Set on a struggling farm in a fiercely beautiful colonial country teetering on the brink of a civil war, “Gone to the Forest” is a gripping, psychologically intense novel about the destruction of a family, a farm and a country.
Cover Courtesy Free Press
Gone to the Forest (Free Press, 2012) by Katie Kitamura tells the gripping saga of the strained relationship between a father and son and their failing river farm. Set in a colonial country on the brink of a civil war, their relationship is further challenged by the arrival of a young woman to the river farm. Gone to the Forest is “a mesmerizing novel, one whose force builds inexorably as its story unfolds in daring, unexpected strokes” according to Julie Orringer, author of “The Invisible Bridge.” Trace the history of Tom’s relationship with his father in the following excerpt from chapter 1.
Tom hears the noise from across the hall. A quick stream of native patois. At first he thinks it is the servants talking. But then he hears the crackle of static. The high cadence of a bugle. The voice picks up again and is louder. Agitated and declaiming.
It is the radio—somebody has left the radio on. Tom gets to his feet. The old man is not in his study, he is out by the river. But the noise is not coming from the old man’s study. Tom follows the sound down the corridor. He goes to the kitchen, thinking perhaps Celeste has been listening to the afternoon drama—
The kitchen is empty. The dishes sit washed and gleaming on the shelves. A drip of water from the tap. Perplexed, Tom turns around. The voice continues to speak from somewhere behind him. He follows the sound to the veranda. There, a radio sits on the edge of the table, the volume turned high.
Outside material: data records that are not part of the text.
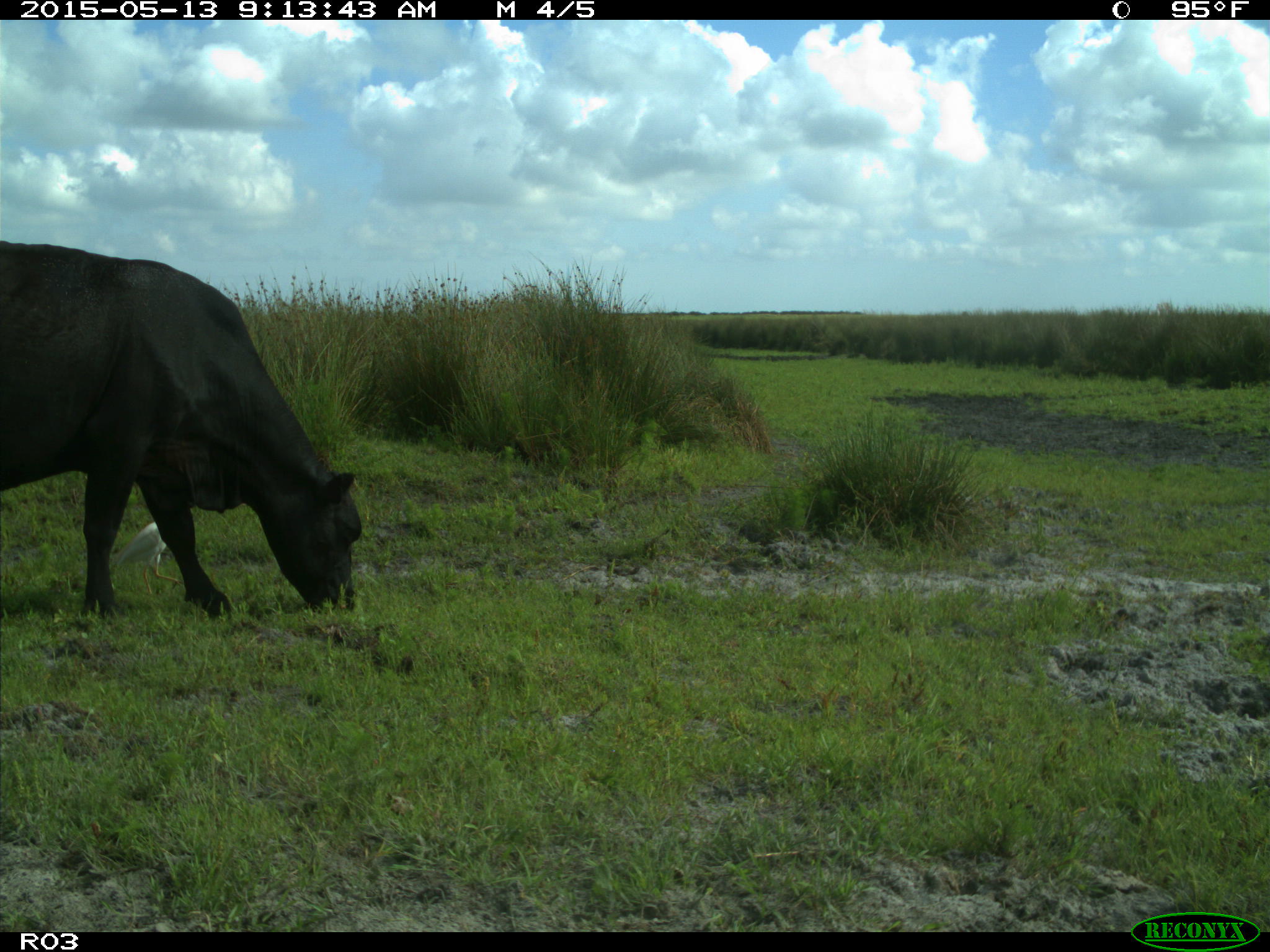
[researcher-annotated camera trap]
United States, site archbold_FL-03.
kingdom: Animalia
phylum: Chordata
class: Mammalia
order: Artiodactyla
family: Bovidae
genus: Bos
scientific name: Bos taurus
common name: domestic cow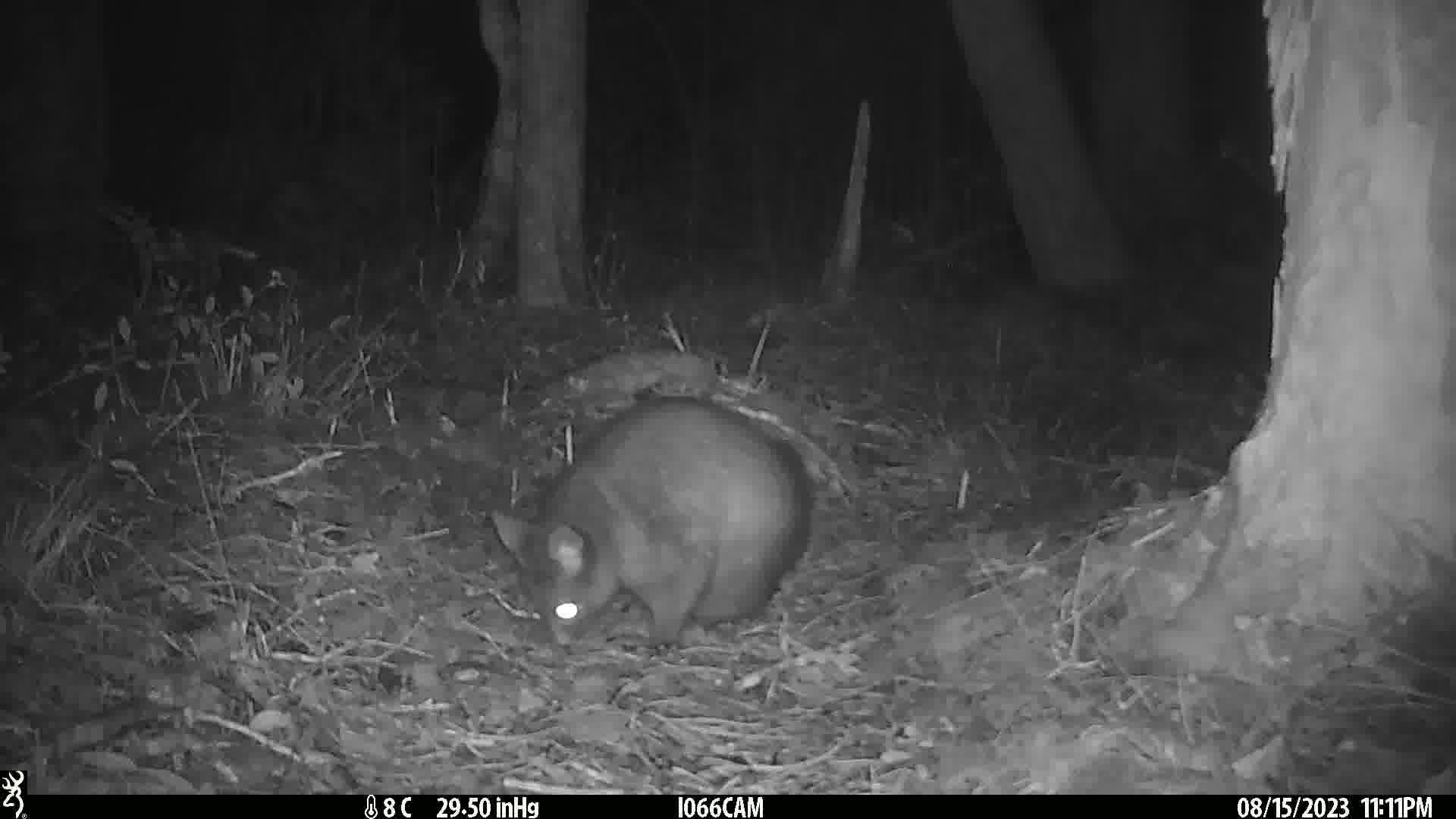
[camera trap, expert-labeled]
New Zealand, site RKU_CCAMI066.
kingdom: Animalia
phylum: Chordata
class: Mammalia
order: Diprotodontia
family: Phalangeridae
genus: Trichosurus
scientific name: Trichosurus vulpecula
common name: common brushtail possum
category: possum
Possum (common brushtail possum) (Trichosurus vulpecula).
Brothers, our time has come. We are tired of being ground under the boot of the white oppressor. We are tired of being suffocated by these parasites. For so many years we have not even been aware of their tyranny. We have been sleeping!
A chair has been pulled up to the table. As if someone has been sitting and listening intently. Tom does not immediately recognize the radio—he thinks it has been taken from the library, he cannot be sure. On the farm, they do not often listen to the wireless. Impossible to understand why it is here on the veranda.
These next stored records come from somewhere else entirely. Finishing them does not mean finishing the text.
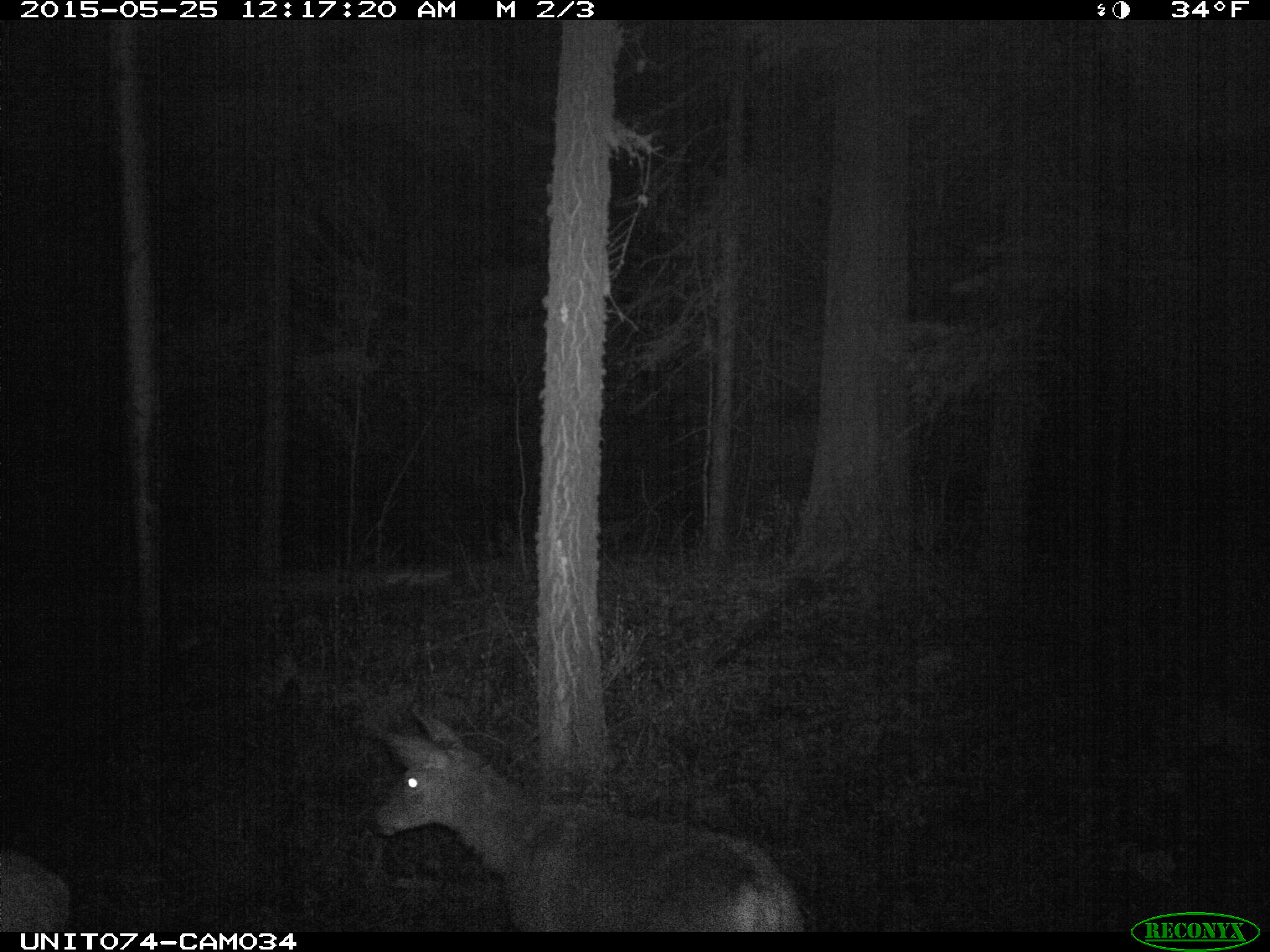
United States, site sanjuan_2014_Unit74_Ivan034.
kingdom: Animalia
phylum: Chordata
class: Mammalia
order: Artiodactyla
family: Cervidae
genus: Odocoileus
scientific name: Odocoileus hemionus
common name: mule deer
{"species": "Odocoileus hemionus (mule deer)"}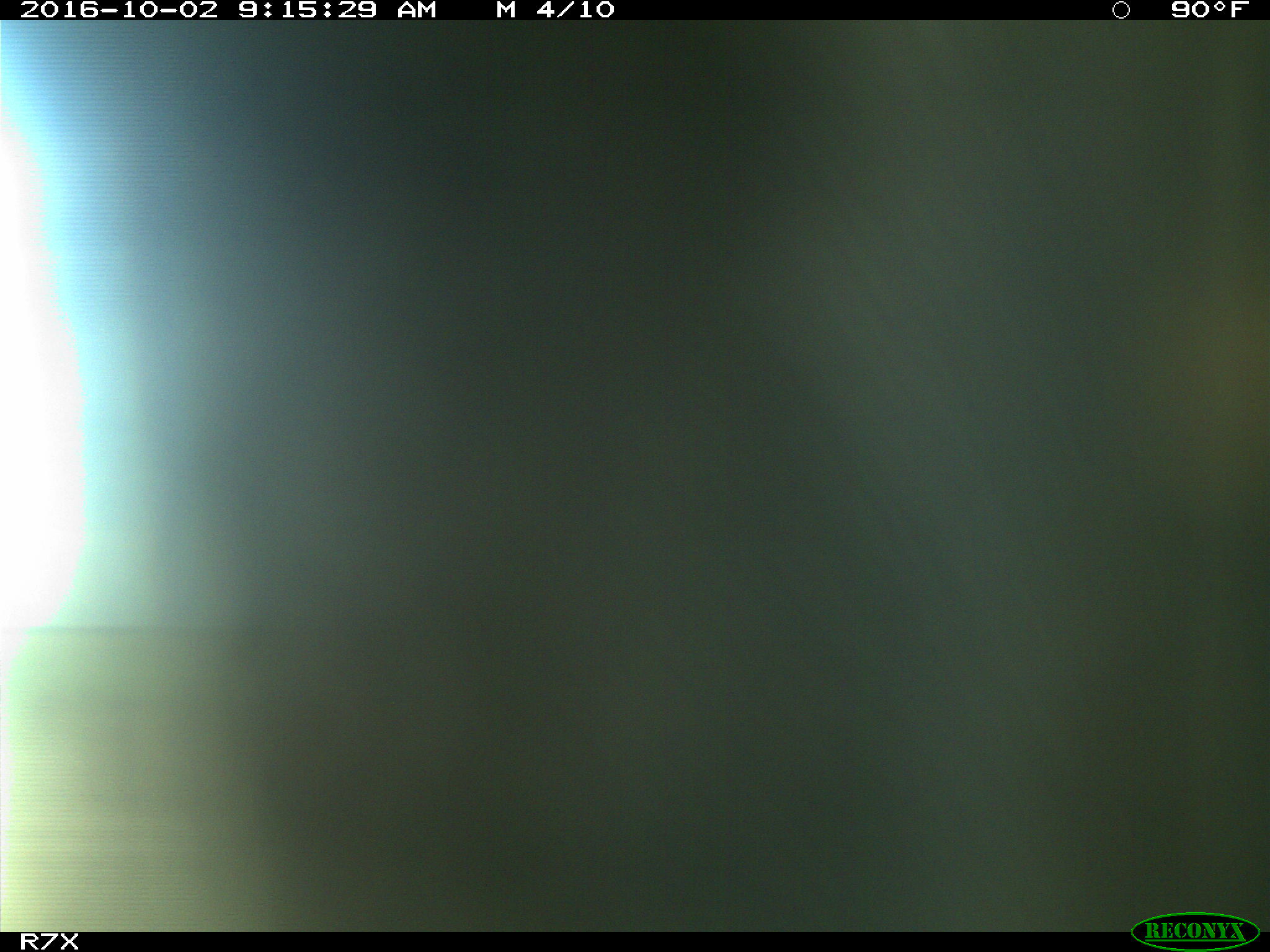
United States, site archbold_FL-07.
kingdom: Animalia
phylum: Chordata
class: Aves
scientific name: Aves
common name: birds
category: unidentified bird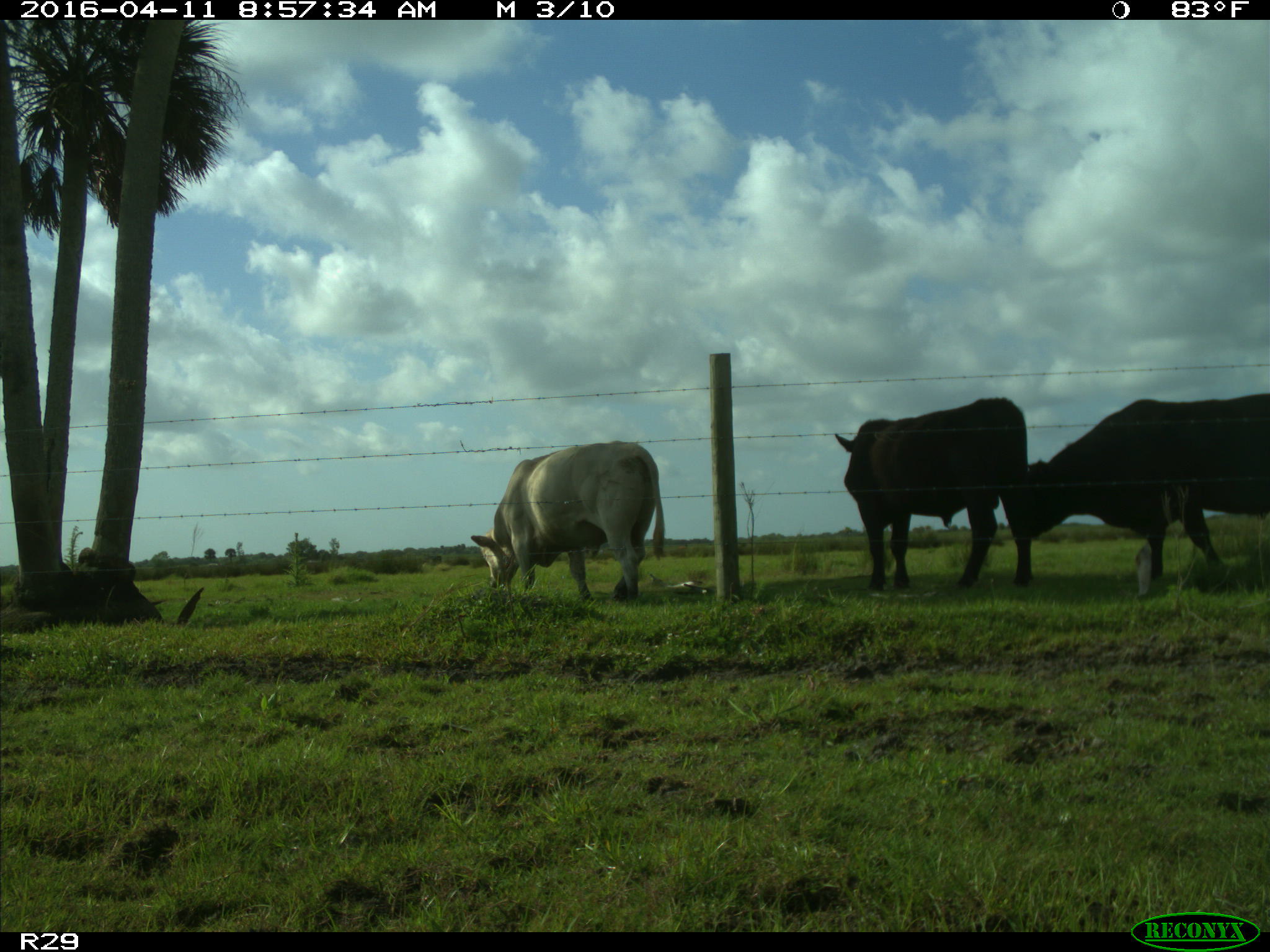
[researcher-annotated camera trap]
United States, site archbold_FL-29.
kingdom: Animalia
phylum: Chordata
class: Mammalia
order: Artiodactyla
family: Bovidae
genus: Bos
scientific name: Bos taurus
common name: domestic cow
Now it is time for us to awaken from our slumber. Rouse up, brothers! We will achieve our liberation and we will free this land! There will be a price. The parasites will not give up this country so easily. But we are brave, we are righteous men—
Tom frowns and switches the radio off. It is unusual to hear a native voice on the radio. The patois is thick and filled with anger. He can barely understand the words, it is a guttural nonsense to his ears. He still cannot imagine who could have moved the radio to the veranda. No servant would have dared do such a thing.